• _RECORDS PROVIDED_

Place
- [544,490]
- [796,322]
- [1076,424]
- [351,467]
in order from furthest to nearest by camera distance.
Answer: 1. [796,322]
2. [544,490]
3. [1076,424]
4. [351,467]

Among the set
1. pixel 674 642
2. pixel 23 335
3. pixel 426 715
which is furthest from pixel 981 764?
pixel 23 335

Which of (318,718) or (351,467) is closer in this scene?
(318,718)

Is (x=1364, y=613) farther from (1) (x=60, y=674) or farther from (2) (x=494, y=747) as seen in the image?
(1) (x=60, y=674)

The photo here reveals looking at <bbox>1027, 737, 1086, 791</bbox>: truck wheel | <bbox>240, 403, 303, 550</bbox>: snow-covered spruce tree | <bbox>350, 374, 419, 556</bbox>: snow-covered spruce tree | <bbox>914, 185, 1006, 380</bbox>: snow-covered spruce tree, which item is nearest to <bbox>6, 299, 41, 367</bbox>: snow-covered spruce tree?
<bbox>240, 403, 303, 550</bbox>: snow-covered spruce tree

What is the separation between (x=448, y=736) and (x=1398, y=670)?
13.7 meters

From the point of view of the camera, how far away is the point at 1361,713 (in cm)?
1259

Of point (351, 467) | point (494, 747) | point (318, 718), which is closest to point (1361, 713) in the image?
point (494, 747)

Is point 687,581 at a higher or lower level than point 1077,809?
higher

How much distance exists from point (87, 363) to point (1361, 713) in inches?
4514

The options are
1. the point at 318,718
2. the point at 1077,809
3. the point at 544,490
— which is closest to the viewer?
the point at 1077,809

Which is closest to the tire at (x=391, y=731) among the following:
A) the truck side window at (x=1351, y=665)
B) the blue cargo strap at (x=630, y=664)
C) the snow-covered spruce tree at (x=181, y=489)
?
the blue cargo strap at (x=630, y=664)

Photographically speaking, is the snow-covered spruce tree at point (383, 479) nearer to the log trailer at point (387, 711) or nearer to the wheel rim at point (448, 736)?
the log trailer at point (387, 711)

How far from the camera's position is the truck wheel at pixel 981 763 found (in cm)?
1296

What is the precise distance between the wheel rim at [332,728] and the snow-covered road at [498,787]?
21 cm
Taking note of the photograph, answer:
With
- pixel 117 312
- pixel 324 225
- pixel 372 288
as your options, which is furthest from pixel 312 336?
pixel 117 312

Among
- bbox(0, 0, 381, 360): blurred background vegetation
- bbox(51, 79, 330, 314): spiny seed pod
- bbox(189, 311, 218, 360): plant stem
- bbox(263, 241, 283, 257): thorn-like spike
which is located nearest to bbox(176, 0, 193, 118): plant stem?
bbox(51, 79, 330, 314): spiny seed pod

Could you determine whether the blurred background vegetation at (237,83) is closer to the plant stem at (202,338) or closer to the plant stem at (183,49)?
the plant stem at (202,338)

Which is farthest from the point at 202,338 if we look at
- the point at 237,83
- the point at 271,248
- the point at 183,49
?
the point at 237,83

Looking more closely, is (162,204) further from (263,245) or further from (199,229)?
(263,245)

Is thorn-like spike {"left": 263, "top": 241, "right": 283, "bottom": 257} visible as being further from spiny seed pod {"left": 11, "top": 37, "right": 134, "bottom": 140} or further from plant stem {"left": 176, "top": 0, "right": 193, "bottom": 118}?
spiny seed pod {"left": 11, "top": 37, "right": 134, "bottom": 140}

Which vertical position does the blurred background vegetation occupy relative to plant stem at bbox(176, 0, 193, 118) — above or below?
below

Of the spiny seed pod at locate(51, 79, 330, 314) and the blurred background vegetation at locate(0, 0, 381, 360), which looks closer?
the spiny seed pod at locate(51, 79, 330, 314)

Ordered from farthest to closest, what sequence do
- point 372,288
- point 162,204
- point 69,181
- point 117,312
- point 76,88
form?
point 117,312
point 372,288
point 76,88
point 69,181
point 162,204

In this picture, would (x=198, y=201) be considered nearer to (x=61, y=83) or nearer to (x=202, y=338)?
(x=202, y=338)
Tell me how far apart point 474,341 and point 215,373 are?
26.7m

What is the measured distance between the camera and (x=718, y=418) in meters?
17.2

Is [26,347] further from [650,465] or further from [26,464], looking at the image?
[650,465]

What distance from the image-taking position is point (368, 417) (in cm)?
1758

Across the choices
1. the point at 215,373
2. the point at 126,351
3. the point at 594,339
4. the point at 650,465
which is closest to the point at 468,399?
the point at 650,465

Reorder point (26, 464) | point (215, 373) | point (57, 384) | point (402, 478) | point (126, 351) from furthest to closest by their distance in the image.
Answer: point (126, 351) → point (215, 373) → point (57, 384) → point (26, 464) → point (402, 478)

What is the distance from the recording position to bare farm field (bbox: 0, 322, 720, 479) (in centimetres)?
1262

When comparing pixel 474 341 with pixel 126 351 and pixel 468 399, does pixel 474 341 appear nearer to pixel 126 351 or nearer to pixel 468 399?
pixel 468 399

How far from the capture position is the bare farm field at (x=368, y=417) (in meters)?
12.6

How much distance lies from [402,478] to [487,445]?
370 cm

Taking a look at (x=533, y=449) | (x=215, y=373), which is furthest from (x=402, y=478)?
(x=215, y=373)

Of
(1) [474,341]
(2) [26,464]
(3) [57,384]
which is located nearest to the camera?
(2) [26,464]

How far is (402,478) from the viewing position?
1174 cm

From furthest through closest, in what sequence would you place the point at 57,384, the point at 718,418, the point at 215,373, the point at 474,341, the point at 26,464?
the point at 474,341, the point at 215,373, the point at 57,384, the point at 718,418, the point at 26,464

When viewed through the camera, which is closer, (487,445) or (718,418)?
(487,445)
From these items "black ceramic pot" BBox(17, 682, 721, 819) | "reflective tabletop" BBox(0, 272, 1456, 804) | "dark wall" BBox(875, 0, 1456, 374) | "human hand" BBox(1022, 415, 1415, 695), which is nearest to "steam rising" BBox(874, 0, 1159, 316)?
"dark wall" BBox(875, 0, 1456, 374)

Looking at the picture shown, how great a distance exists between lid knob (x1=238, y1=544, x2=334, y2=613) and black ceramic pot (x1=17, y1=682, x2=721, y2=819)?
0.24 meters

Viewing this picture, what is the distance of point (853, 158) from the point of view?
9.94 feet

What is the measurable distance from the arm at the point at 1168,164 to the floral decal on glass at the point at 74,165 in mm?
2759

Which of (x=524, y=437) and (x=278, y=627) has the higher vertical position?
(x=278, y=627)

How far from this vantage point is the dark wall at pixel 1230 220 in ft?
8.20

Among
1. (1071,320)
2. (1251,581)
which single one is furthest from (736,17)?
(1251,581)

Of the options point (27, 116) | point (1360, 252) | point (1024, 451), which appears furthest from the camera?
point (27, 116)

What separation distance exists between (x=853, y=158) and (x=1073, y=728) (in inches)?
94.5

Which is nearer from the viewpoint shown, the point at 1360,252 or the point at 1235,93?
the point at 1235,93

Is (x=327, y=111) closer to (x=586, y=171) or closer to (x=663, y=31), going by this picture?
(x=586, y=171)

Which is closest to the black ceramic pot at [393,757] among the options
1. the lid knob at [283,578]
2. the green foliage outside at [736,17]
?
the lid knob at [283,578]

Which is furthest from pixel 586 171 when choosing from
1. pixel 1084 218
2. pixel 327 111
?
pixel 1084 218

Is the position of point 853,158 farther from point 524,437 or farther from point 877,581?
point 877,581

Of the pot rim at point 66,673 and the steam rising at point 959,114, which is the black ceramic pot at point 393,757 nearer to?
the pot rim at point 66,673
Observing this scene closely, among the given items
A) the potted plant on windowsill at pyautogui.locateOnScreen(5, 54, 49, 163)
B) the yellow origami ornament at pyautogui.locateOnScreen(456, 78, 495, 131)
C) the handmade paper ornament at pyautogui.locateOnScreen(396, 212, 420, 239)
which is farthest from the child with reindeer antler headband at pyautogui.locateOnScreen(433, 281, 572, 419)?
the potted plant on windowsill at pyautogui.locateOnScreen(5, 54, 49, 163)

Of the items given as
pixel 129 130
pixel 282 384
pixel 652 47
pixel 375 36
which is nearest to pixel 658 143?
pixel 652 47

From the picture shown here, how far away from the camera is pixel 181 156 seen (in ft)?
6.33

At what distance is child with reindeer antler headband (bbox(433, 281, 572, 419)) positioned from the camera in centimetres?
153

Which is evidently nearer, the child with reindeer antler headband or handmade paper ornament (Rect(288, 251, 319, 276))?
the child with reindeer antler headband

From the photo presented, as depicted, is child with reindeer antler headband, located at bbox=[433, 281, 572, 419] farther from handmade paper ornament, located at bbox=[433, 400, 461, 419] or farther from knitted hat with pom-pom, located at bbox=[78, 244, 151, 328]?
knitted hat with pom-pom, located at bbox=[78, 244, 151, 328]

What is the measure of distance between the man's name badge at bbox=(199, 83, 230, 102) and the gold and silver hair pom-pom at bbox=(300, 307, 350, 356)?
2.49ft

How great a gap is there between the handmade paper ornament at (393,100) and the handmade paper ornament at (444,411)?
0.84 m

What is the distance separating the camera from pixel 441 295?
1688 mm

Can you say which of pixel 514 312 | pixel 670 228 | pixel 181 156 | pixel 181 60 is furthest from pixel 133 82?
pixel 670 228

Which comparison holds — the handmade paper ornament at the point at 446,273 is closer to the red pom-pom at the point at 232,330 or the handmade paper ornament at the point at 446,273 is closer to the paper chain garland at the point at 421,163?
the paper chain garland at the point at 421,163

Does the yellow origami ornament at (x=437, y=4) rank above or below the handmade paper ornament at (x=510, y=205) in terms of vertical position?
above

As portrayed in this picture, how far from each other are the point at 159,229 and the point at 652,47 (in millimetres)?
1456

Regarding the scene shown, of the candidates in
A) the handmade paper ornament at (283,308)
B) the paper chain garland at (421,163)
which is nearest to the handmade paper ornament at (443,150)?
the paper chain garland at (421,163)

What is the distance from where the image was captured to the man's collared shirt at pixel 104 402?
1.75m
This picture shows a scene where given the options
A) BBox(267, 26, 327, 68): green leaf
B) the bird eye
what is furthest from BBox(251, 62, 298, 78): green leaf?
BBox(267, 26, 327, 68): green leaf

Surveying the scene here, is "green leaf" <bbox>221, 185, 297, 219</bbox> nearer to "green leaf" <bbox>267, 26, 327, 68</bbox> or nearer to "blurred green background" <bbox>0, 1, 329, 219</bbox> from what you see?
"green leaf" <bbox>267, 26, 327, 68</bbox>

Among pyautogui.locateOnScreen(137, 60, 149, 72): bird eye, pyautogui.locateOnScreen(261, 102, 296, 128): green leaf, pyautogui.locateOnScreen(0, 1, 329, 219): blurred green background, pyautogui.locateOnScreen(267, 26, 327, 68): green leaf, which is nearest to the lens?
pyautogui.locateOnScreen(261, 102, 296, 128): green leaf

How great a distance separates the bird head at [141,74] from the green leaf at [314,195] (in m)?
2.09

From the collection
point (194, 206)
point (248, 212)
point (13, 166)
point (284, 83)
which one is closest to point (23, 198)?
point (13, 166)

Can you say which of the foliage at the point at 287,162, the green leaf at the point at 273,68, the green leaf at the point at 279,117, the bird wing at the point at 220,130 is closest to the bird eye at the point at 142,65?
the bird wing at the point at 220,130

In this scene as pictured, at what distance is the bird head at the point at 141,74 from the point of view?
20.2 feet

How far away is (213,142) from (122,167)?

• _INSTRUCTIONS FOR THE TASK_
Copy out the records word for word, from the line holding "From the collection" through the end of the records, including both ends.

• _SOLVED EXERCISE_
From the collection
point (194, 206)
point (248, 212)
point (13, 166)
point (284, 83)
which one is closest to point (23, 198)?
point (13, 166)

Can you say which of the foliage at the point at 287,162, the green leaf at the point at 273,68, the green leaf at the point at 279,117, the bird wing at the point at 220,130 is closest to the bird eye at the point at 142,65?
the bird wing at the point at 220,130

In this scene as pictured, at what distance is the bird head at the point at 141,74 from the point of view?
20.2 feet

How far away is (213,142) from (122,167)?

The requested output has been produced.